The Gilets Jaunes Have Changed How France Thinks About Strikes

Last winter, yellow-vested protestors blockaded roads and roundabouts across France, building a social revolt outside of classic labor-movement structures. Today, the trade unions are back at the center of the fight against Emmanuel Macron’s pension reforms. Yet the spontaneity and militancy that drove the gilets jaunes are again at the heart of the struggle.

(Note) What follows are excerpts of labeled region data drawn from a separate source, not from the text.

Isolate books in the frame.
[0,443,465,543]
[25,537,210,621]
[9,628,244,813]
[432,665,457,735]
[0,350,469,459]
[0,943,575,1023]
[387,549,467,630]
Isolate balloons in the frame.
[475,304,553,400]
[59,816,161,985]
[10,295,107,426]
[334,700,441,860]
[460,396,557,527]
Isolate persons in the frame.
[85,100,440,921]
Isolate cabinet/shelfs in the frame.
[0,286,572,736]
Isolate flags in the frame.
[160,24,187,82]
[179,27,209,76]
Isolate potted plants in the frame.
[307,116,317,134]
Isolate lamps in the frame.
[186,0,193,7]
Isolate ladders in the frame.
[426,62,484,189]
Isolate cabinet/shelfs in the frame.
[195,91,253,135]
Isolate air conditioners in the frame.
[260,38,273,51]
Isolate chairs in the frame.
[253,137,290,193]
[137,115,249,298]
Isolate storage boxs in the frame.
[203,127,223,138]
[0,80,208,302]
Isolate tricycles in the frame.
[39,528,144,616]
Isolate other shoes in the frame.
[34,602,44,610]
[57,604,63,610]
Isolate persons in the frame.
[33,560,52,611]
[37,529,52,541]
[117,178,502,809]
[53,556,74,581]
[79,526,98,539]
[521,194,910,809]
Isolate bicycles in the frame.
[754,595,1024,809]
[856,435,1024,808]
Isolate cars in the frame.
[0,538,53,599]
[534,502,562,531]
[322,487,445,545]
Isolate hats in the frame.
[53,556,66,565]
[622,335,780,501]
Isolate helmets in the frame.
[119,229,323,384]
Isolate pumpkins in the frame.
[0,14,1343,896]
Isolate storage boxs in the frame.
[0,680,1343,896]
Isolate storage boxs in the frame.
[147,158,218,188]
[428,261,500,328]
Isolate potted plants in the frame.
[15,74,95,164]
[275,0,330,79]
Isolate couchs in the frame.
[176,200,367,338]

French Public Sector Workers Begin New Round Of Pension Strikes

Members of the CGT union march through the streets of Paris chanting against President Macron as thousands take to the streets in support of the national strike on a crucial day between the government and the unions over pension reforms on December 17, 2019 in Paris, France.Kiran Ridley / Getty


The time for roundabout occupations, the setting-up of shacks and wildcat demonstrations is over. With the mobilizations against the pensions reform, December has seen the return of more traditional forms of social movement, including the great marches from Place de la République to Place de la Nation in Paris.

Jean-Michel Denis, an expert on trade union mobilizations, emphasizes that “Here we find a mobilization taking up a classic workplace framework, in response to what is itself a classic type of reform.” For the sociologist, “At the formal level, we have national days of action, a more or less common front of the trade unions, large demonstrations and a series of [government] negotiations with trade union representatives.”

Yet the gilets jaunes mobilization — a movement which was, at first, notably marked by its distrust toward the trade unions — has radically changed the picture. The unions, for their part, are well-aware that huge expectations have been raised in terms of achieving social justice — and that it would be dangerous indeed to disappoint them.